If you want to see welfare done right, you need look no further than conservative reforms. During the Clinton Presidency, in 1996, Newt Gingrich and congressional Republicans led the charge for welfare reform. As a result, the largest cash-welfare program (Aid to Families with Dependent Children) was replaced with Temporary Assistance for Needy Families (TANF). One of the differentiating factors is that TANF included a work requirement and put a time limit on how long someone could receive aid.

And the result? By 2006, there were 1.5 million fewer children in poverty, with the greatest decline being among black children. The poverty rate for single mothers had fallen from 50.3% in 1995 to 41.9% in 2004. There were social benefits as well, as the growth of out-of-wedlock childbirths came to a near standstill following reform.

So when it comes to welfare, conservatives do it better. Just the latest case comes in combatting the problem of homelessness. As the Washington Post reports:

Republican Mayor Richard Berry was driving around Albuquerque last year when he saw a man on a street corner holding a sign that read: “Want a Job. Anything Helps.”

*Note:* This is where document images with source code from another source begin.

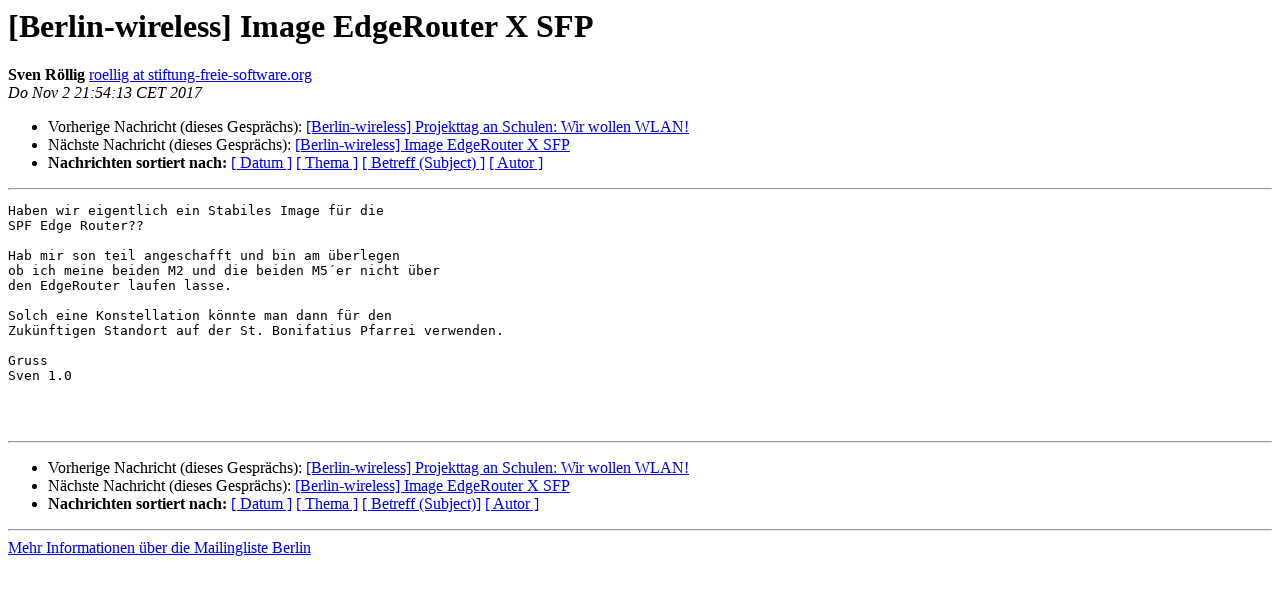

--- FILE ---
content_type: text/html
request_url: https://lists.berlin.freifunk.net/pipermail/berlin/2017-November/036553.html
body_size: 1187
content:
<!DOCTYPE HTML PUBLIC "-//W3C//DTD HTML 4.01 Transitional//EN">
<HTML>
 <HEAD>
   <TITLE> [Berlin-wireless] Image EdgeRouter X SFP
   </TITLE>
   <LINK REL="Index" HREF="index.html" >
   <LINK REL="made"  HREF="mailto:berlin%40berlin.freifunk.net?Subject=Re%3A%20%5BBerlin-wireless%5D%20Image%20EdgeRouter%20X%20SFP&In-Reply-To=%3C20171102205413.Horde.Lge-yEo8LrL88JCC9yJOzDO%40mail.roellig-it.de%3E">
   <META NAME="robots" CONTENT="index,nofollow">
   <style type="text/css">
       pre {
           white-space: pre-wrap;       /* css-2.1, curent FF, Opera, Safari */
           }
   </style>
   <META http-equiv="Content-Type" content="text/html; charset=utf-8">
   <LINK REL="Previous"  HREF="036552.html">
   <LINK REL="Next"  HREF="036554.html">
 </HEAD>
 <BODY BGCOLOR="#ffffff">
   <H1>[Berlin-wireless] Image EdgeRouter X SFP</H1>
    <B>Sven Röllig</B> 
    <A
    HREF="mailto:berlin%40berlin.freifunk.net?Subject=Re%3A%20%5BBerlin-wireless%5D%20Image%20EdgeRouter%20X%20SFP&In-Reply-To=%3C20171102205413.Horde.Lge-yEo8LrL88JCC9yJOzDO%40mail.roellig-it.de%3E"
           TITLE="[Berlin-wireless] Image EdgeRouter X SFP">roellig at stiftung-freie-software.org
                  </A><BR>
    <I>Do Nov  2 21:54:13 CET 2017</I>
    <P><UL>
        <LI>Vorherige Nachricht (dieses Gesprächs): <A HREF="036552.html">[Berlin-wireless] Projekttag an Schulen: Wir wollen WLAN!
</A></li>
        <LI>Nächste Nachricht (dieses Gesprächs): <A HREF="036554.html">[Berlin-wireless] Image EdgeRouter X SFP
</A></li>
         <LI> <B>Nachrichten sortiert nach:</B> 
              <a href="date.html#36553">[ Datum ]</a>
              <a href="thread.html#36553">[ Thema ]</a>
              <a href="subject.html#36553">[ Betreff (Subject) ]</a>
              <a href="author.html#36553">[ Autor ]</a>
         </LI>
       </UL>
    <HR>
<!--beginarticle-->
<PRE>Haben wir eigentlich ein Stabiles Image für die
SPF Edge Router??

Hab mir son teil angeschafft und bin am überlegen
ob ich meine beiden M2 und die beiden M5´er nicht über
den EdgeRouter laufen lasse.

Solch eine Konstellation könnte man dann für den
Zukünftigen Standort auf der St. Bonifatius Pfarrei verwenden.

Gruss
Sven 1.0



</PRE>

<!--endarticle-->
    <HR>
    <P><UL>
        <!--threads-->
	<LI>Vorherige Nachricht (dieses Gesprächs): <A HREF="036552.html">[Berlin-wireless] Projekttag an Schulen: Wir wollen WLAN!
</A></li>
	<LI>Nächste Nachricht (dieses Gesprächs): <A HREF="036554.html">[Berlin-wireless] Image EdgeRouter X SFP
</A></li>
         <LI> <B>Nachrichten sortiert nach:</B>
              <a href="date.html#36553">[ Datum ]</a>
              <a href="thread.html#36553">[ Thema ]</a>
              <a href="subject.html#36553">[ Betreff (Subject)]</a>
              <a href="author.html#36553">[ Autor ]</a>
         </LI>
       </UL>
<hr>
<a href="http://lists.berlin.freifunk.net/cgi-bin/mailman/listinfo/berlin">Mehr Informationen &uuml;ber die Mailingliste Berlin</a><br>
</body></html>
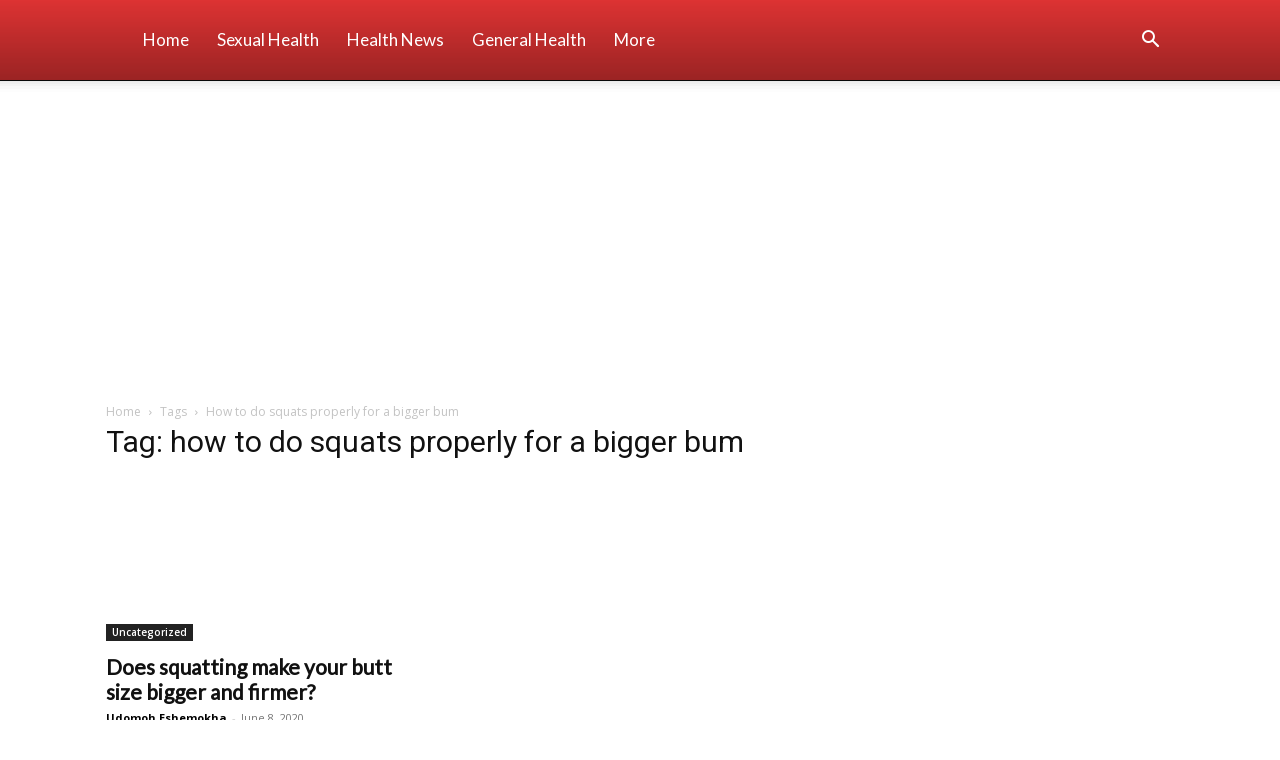

--- FILE ---
content_type: text/html; charset=utf-8
request_url: https://www.google.com/recaptcha/api2/aframe
body_size: 249
content:
<!DOCTYPE HTML><html><head><meta http-equiv="content-type" content="text/html; charset=UTF-8"></head><body><script nonce="elBAqt44A59_LgOLvMT5LQ">/** Anti-fraud and anti-abuse applications only. See google.com/recaptcha */ try{var clients={'sodar':'https://pagead2.googlesyndication.com/pagead/sodar?'};window.addEventListener("message",function(a){try{if(a.source===window.parent){var b=JSON.parse(a.data);var c=clients[b['id']];if(c){var d=document.createElement('img');d.src=c+b['params']+'&rc='+(localStorage.getItem("rc::a")?sessionStorage.getItem("rc::b"):"");window.document.body.appendChild(d);sessionStorage.setItem("rc::e",parseInt(sessionStorage.getItem("rc::e")||0)+1);localStorage.setItem("rc::h",'1769320088909');}}}catch(b){}});window.parent.postMessage("_grecaptcha_ready", "*");}catch(b){}</script></body></html>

Throughout his administration, as part of a push to connect the homeless population to services, Berry had taken to driving through the city to talk to panhandlers about their lives. His city’s poorest residents told him they didn’t want to be on the streets begging for money, but they didn’t know where else to go.

Seeing that sign gave Berry an idea. Instead of asking them, many of whom feel dispirited, to go out looking for work, the city could bring the work to them.

Next month will be the first anniversary of Albuquerque’s There’s a Better Way program, which hires panhandlers for day jobs beautifying the city. In partnership with a local nonprofit that serves the homeless population, a van is dispatched around the city to pick up panhandlers who are interested in working. The job pays $9 an hour, which is above minimum wage, and provides a lunch. At the end of the shift, the participants are offered overnight shelter as needed.

In less than a year since its start, the program has given out 932 jobs clearing 69,601 pounds of litter and weeds from 196 city blocks. And more than 100 people have been connected to permanent employment.

We’re never going to end poverty by tossing money at people; we’ll end it by helping those who are willing to help themselves.